DO THIS
Count the lines below that contain the string "door", treating uppercase and lowercase as different. Reply with the number alone.

DATA FOR PROCESSING
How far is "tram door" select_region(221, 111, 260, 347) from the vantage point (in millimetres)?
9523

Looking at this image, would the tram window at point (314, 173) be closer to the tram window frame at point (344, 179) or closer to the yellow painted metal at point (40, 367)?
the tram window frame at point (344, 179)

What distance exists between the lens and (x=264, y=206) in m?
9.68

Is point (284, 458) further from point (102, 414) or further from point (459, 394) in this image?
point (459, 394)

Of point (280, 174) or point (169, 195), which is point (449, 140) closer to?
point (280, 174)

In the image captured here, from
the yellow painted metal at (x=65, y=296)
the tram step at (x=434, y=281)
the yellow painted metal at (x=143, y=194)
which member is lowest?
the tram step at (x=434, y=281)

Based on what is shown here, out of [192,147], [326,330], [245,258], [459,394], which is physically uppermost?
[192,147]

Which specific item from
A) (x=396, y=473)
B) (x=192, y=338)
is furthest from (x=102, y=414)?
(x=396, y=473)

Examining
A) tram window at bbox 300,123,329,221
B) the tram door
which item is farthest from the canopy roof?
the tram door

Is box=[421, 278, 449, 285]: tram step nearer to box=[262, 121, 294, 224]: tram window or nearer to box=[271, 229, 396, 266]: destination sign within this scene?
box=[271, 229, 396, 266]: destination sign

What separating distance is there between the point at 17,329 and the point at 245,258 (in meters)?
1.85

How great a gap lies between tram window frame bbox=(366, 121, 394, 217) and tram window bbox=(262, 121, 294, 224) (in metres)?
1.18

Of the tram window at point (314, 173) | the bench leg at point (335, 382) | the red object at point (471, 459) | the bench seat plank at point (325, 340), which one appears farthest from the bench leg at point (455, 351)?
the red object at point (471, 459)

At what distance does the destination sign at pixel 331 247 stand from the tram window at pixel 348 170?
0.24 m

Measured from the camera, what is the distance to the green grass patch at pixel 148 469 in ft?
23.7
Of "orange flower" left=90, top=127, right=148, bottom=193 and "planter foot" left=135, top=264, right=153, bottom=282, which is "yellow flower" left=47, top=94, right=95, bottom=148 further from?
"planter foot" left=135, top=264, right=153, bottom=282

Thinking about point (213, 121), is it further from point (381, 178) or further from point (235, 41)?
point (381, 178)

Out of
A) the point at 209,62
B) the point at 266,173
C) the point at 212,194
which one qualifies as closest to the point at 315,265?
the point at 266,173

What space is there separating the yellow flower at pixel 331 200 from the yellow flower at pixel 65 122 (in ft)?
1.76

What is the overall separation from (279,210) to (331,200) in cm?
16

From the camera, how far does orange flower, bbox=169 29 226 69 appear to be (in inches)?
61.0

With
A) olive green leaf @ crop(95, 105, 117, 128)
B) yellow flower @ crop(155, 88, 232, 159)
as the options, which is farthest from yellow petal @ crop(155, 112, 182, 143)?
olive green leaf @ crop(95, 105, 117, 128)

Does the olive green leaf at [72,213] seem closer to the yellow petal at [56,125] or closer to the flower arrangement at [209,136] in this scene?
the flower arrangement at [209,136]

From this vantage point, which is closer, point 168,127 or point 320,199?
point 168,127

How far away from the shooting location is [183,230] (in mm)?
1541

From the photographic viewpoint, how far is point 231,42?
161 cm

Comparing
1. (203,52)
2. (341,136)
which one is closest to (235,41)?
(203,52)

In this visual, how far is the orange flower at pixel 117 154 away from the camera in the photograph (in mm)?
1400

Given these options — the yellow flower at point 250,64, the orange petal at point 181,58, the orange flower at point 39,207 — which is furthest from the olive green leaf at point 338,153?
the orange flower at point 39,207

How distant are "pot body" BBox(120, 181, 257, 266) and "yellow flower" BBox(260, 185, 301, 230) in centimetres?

SOLVED PROBLEM
3